Big 1000cc Production bikes feature on the Monday 2 June raceday, with Jefferies again the man to beat, while a combined race for 400 Production and 125 bikes provides an interesting event. Robert Dunlop, brother of the late, legendary 26 times TT winner Joey, will be in action, aiming to add to his own racing winning pedigree on the Island, though he is still shrugging aside injuries sustained in a racing crash earlier in the year. He rides Honda, as does Lougher, the pre-event favourite, and James Crumpton, second last year, while the one to watch could well be Chris Palmer. Quayle, a winner last year, heads the 400 entry, riding Honda, and could face a tough challenge from another Manx rider, Dave Madsen Mygdal, along with Richard Britton and Nigel Davies.

Gordon Blackley, a serving officer in the RAF and a competitor in the British Superbike Championship rides Honda in Wednesday's Junior 600 race, but again Lougher will be on the charge: "I love the racing on the Island. I'm from the old school of racers, riding in as many classes as possible, just because I can. The TT course is special - you have to respect it and spend two of three years learning your way around before you can really chase victory."

Honda expect to dominate, though the return of the British built Triumph machines will concentrate the minds of the media, and the spectators. Jim Moodie, eight times a winner on the Island, rides for them, along with McGuinness and Bruce Anstey, but Rutter, riding Ducati and Quayle on a Kawasaki could have a big say in the eventual outcome.

Lougher, facing a busy final day, rides Honda in Friday's Production 600 race, with determined Scot Iain Duffus, also aboard a Honda, expected to challenge for honours in an event that also has the three Triumph riders back in action.

The exhileration, excitement and sheer joy of winning a TT race is unique. As Lougher puts it: "there's no feeling like in the world, a real experience to put under your belt." He means business, as does the lone lady racer amid the packed entry.
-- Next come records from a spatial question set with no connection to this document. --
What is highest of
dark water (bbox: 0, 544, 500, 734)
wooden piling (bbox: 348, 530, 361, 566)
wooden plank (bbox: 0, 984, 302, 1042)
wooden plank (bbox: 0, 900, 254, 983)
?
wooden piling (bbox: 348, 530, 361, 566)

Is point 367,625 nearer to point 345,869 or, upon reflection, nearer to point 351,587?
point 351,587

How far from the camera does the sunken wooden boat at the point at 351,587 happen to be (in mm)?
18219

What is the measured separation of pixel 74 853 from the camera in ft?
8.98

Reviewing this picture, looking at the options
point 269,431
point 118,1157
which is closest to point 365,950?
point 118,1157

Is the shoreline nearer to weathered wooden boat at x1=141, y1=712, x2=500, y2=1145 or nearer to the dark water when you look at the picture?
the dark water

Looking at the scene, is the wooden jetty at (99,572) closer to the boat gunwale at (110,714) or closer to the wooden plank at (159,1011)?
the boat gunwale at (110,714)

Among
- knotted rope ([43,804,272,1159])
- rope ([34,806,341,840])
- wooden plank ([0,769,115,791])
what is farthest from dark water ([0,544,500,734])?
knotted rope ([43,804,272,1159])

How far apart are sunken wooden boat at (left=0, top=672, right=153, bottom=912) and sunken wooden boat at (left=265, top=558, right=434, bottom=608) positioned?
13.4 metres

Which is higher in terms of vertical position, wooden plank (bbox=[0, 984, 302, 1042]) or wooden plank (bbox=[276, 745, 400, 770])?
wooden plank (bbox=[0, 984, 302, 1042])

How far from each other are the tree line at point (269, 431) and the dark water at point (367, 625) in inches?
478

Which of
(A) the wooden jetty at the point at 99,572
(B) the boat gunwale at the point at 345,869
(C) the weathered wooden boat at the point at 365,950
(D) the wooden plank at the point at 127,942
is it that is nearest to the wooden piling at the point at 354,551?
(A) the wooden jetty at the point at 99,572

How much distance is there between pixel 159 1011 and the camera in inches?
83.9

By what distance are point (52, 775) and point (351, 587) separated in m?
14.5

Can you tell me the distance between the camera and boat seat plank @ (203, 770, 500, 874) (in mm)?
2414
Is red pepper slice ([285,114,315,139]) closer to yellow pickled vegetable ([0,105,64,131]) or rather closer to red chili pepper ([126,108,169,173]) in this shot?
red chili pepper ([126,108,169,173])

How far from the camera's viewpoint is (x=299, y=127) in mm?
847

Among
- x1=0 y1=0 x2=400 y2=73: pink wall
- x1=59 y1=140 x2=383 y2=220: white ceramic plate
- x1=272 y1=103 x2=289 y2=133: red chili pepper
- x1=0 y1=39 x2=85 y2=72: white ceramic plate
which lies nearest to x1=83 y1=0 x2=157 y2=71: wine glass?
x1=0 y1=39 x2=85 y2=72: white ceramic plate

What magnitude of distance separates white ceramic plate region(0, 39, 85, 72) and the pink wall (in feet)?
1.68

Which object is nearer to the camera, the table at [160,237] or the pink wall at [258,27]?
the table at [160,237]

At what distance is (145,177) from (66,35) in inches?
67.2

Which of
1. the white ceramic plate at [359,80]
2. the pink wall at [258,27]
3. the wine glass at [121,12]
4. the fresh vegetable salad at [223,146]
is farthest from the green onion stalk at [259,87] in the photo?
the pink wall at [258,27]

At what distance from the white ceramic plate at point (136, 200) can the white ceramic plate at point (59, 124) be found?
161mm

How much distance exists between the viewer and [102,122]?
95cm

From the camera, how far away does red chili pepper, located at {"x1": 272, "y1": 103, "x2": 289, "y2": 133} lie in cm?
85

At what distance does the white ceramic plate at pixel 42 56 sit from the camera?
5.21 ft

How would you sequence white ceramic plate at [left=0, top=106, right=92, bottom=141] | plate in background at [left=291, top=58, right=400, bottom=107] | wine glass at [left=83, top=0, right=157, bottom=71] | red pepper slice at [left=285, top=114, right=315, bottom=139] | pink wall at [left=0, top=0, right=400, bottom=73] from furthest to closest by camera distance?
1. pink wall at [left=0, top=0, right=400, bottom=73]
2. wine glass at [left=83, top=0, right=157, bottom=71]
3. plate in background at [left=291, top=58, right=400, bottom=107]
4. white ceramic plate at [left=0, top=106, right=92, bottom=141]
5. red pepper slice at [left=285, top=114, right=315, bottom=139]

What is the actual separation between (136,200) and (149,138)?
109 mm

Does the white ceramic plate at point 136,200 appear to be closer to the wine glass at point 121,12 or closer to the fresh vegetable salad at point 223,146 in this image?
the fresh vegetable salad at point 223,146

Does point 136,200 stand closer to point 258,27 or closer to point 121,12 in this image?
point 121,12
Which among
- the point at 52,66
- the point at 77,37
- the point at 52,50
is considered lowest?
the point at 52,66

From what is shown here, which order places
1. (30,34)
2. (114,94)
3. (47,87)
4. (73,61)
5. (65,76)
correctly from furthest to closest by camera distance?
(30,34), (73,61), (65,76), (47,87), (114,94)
Maria Costello is intent on becoming the fastest female on the Island - already she is the speediest lady in the history on the Manx Grand Prix, lapping at an average speed of a little over 110mph, but she is not content to be second best to Sandra Barnett in the TT annals, instead hoping this year to secure a place in the Guinness Book of Records with a her own super-quick lap.

Practice for the event begins on Saturday 24 May, and contines over the following week, with the shrill sound of racing engines providing early morning alarm calls for the resident around the demanding Mountain Course.